Entah apa yang diperbincangkan bapak dan anak asuhnya. Ki Semar hanya menghela napas dan mengusirnya pergi dengan lambaian tangan. Pemuda tersebut menyempatkan diri menatap Alicia. Alicia yang buta pun sempat bertatap balik. Untungnya gadis rabun itu tak perlu melihat betapa rendah lelaki itu memandangnya. Ia menggelengkan kepala dan menghilang dari adegan.
"Apa itu tadi?" Alicia bertanya kepada sang lurah.
"Tidak ada, Nona. Maaf, jika dia berlaku kasar padamu."
"Aku tidak bisa melihat apalagi mengerti percakapan kalian, Ki Semar." Alicia kembali mengungkit topik. "Lalu, bagaimana dengan Orb? Aku harus menemukannya segera!"
"Para petani tadi pasti sedang menginap di ladang. Namun Nona tak perlu kuatir. Pusat perdagangan terdekat sejauh dua hari perjalanan, mustahil kedua petani tadi mampu ke sana jikalau mereka memang mencuri apa yang bukan milik mereka. Anda akan dipertemukan kembali oleh benda kesayangan Nona."
"Bagaimana Anda bisa begitu yakin?"
"Mengapa Anda begitu tidak yakin?" Semar bertanya balik. "Jika bola itu adalah takdir Nona, maka bola itu akan kembali bagaimanapun caranya. Tidak ada yang pernah hilang dari genggaman tangan Anda, Nona."

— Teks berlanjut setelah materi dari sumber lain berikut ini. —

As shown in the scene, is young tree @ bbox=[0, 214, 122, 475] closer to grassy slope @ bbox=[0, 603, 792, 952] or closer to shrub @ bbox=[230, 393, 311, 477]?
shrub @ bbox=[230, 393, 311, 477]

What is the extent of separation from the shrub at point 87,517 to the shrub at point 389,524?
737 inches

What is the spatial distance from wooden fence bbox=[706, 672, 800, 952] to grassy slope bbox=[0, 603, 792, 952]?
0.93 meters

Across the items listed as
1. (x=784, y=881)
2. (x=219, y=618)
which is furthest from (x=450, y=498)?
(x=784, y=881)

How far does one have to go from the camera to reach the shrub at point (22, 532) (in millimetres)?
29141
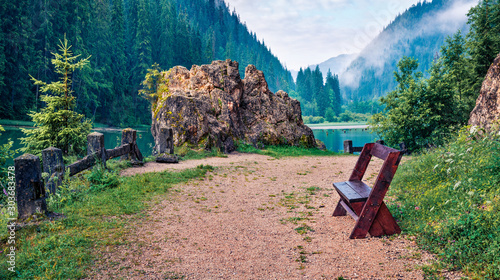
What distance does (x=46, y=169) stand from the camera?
6.87 meters

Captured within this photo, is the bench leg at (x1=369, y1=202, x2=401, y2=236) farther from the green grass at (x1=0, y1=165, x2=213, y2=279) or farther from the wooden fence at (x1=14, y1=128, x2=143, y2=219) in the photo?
the wooden fence at (x1=14, y1=128, x2=143, y2=219)

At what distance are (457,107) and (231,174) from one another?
1650 centimetres

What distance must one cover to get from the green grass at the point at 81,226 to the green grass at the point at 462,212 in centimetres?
495

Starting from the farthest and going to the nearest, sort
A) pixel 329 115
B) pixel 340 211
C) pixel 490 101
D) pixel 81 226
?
1. pixel 329 115
2. pixel 490 101
3. pixel 340 211
4. pixel 81 226

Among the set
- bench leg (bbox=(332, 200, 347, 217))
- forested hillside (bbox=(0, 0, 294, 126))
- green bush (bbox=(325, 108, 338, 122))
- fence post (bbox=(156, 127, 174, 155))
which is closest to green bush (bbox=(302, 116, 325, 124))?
green bush (bbox=(325, 108, 338, 122))

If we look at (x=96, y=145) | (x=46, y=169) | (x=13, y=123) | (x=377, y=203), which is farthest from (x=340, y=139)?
(x=13, y=123)

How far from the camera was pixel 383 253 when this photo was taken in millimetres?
4125

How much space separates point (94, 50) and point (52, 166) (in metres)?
68.1

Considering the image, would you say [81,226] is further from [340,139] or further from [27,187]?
[340,139]

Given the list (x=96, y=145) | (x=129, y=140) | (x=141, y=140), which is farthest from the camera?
(x=141, y=140)

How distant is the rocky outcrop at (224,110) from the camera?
16.8 meters

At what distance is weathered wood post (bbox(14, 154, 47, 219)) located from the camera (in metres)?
5.11

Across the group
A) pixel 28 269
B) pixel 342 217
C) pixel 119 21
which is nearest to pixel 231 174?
pixel 342 217

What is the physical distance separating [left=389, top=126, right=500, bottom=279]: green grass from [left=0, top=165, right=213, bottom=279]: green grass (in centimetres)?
495
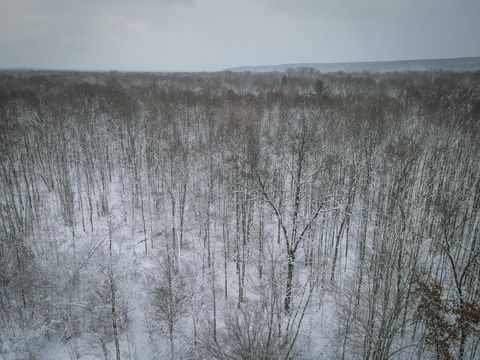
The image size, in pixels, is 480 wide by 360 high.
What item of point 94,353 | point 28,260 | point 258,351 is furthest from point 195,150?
point 258,351

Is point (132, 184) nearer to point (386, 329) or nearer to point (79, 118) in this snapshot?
point (79, 118)

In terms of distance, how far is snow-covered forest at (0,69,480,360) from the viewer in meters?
14.6

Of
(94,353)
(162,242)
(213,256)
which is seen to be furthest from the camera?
(162,242)

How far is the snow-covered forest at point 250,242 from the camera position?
14.6 metres

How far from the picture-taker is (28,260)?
67.9 feet

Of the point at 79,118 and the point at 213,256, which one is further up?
the point at 79,118

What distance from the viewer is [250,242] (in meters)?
23.2

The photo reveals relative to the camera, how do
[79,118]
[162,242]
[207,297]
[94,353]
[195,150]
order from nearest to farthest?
[94,353], [207,297], [162,242], [195,150], [79,118]

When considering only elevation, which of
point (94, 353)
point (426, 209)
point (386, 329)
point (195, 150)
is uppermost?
point (195, 150)

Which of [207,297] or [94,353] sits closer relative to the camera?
[94,353]

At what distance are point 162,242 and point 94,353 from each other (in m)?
9.25

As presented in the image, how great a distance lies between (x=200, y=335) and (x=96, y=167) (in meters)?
22.6

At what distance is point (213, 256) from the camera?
72.0 feet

Alicia termenung sesaat. "Kumohon katakan kalau jubah merahku tidak hilang juga. Itu … hadiah dari Mama …."
"Jumbai berumbai itu? Tenang saja, sedang dicuci dengan pakaian yang lainnya."
Untung saja satu-satunya pengingat akan sosok mama bagi Alicia tak ikut raib ditelan bumi. Alicia Crimsonmane dapat bernapas lega.
"Untuk sekarang, matahari mulai terbenam. Pergi dan nikmati mentari senja di Yawadwipa selagi bisa."